Mais il négocia la pente sans incident, et s’arrêta lorsqu’il estima être à portée de jet. Quelques instants plus tard, les trois autres le rejoignirent. Thastain indiqua du doigt le donjon. Il n’y avait aucune sentinelle en vue.
Criscantoi Vaz indiqua par des gestes rapides et pressants ce qu’il voulait faire. Gambrund tendit un brandon, Agavir Toymin sortit un petit lanceur d’énergie et l’alluma dans une vive explosion de chaleur. Thastain le lui prit, fit en courant une demi-douzaine de pas et le lança vers le donjon, en faisant presque un tour complet sur lui-même pour lui donner plus de vitesse au moment où il le lâchait.
Le tison enflammé décrivit une haute courbe et atterrit sur un lit d’herbe sèche à moins d’un mètre cinquante du donjon. On entendit le bruit crépitant d’un embrasement immédiat.
Brûlez ! pensa Thastain en jubilant. Brûlez ! Brûlez ! Qu’ainsi périssent tous les ennemis des Cinq Lords !
Criscantoi Vaz fit suivre le brandon de Thastain par un deuxième, un instant plus tard, le lançant avec moins d’élégance dans la forme mais avec une plus grande force : il monta admirablement en flèche dans les airs et atterrit directement sur le toit de chaume. Une spirale de feu rosâtre commença à s’élever. Thastain, jetant le tison suivant avec plus d’énergie, atteignit le groupe d’arbustes aux troncs noirs et aux feuilles vernissées le plus proche du mur du bâtiment : le feu couva un instant puis éclata en langues vives.
Les occupants du donjon étaient à présent conscients que quelque chose se passait.

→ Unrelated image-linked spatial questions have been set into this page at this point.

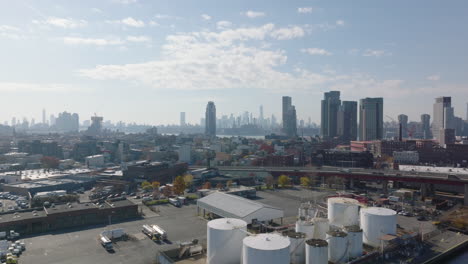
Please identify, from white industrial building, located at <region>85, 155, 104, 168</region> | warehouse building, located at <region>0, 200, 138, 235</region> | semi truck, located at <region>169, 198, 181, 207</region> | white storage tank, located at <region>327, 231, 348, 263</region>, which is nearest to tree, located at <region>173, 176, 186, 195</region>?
Answer: semi truck, located at <region>169, 198, 181, 207</region>

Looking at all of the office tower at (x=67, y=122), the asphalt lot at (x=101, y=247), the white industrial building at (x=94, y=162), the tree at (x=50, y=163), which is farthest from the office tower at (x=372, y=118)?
the office tower at (x=67, y=122)

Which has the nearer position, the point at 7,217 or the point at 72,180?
the point at 7,217

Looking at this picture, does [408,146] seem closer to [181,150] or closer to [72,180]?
[181,150]

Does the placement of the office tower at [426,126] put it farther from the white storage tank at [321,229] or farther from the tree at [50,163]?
the tree at [50,163]

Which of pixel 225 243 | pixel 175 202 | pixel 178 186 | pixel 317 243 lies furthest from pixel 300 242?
pixel 178 186

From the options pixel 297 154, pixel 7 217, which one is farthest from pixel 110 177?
pixel 297 154

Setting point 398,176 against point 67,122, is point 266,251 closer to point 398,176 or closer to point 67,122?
point 398,176

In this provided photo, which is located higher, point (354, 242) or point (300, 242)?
point (300, 242)
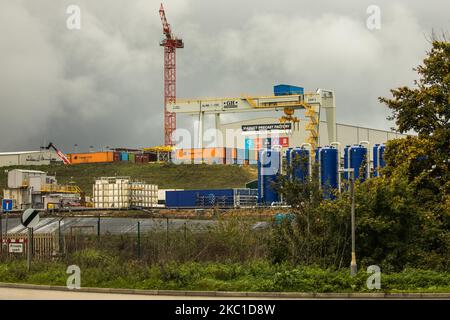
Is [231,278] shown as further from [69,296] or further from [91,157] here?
[91,157]

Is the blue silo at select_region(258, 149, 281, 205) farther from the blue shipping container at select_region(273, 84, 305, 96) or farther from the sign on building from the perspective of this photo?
the sign on building

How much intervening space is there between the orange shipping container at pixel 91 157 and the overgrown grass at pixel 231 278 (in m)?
89.3

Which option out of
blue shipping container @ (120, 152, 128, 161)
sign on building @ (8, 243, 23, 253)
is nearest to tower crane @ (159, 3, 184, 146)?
blue shipping container @ (120, 152, 128, 161)

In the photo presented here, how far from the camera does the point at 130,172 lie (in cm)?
10106

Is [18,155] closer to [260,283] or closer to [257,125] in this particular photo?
[257,125]

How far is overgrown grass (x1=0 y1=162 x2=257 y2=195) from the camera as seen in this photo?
90500 mm

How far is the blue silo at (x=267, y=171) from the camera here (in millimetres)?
63109

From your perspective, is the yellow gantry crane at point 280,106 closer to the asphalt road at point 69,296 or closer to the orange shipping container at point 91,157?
the orange shipping container at point 91,157

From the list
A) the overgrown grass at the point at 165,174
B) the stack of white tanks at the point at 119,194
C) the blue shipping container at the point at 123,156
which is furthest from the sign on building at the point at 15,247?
the blue shipping container at the point at 123,156

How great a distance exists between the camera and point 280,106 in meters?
76.6

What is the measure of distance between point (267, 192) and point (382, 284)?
132 ft

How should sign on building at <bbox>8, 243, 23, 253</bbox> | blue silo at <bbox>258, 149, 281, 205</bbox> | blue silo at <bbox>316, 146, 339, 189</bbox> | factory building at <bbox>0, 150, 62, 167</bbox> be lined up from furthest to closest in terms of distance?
1. factory building at <bbox>0, 150, 62, 167</bbox>
2. blue silo at <bbox>258, 149, 281, 205</bbox>
3. blue silo at <bbox>316, 146, 339, 189</bbox>
4. sign on building at <bbox>8, 243, 23, 253</bbox>

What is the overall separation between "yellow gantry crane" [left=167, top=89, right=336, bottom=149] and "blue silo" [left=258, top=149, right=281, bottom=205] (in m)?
9.47

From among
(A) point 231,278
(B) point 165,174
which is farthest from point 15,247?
(B) point 165,174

— Vite ! cria Criscantoi Vaz. Il leur restait encore deux brandons. Thastain en saisit un à deux mains dès qu’Agavir Toymin l’eut allumé, courut un peu, tourna sur lui-même et le lança : cette fois-ci, lui aussi atteignit le toit. Criscantoi Vaz plaça le dernier sur un carré d’herbe sèche devant la porte, au moment où trois ou quatre hommes commençaient à en sortir. Plusieurs d’entre eux entreprirent désespérément de piétiner les flammes ; les autres, criant frénétiquement, essayèrent de remonter la pente vers les attaquants. Mais la montée depuis la vallée était quasiment à la verticale et ils n’avaient pas pris d’armes. Au bout d’une douzaine de mètres, ils abandonnèrent et retournèrent vers le donjon, qui était englouti par le feu à une vitesse stupéfiante. Comme des fous, ils rentrèrent en courant, alors que l’entrée était déjà entièrement en flammes. Le mur de façade s’écroula sur eux. Ils allaient tous rôtir comme des blaves à la broche, à l’intérieur, les rebelles et leurs Changeformes apprivoisés avec eux. Bien. Bien.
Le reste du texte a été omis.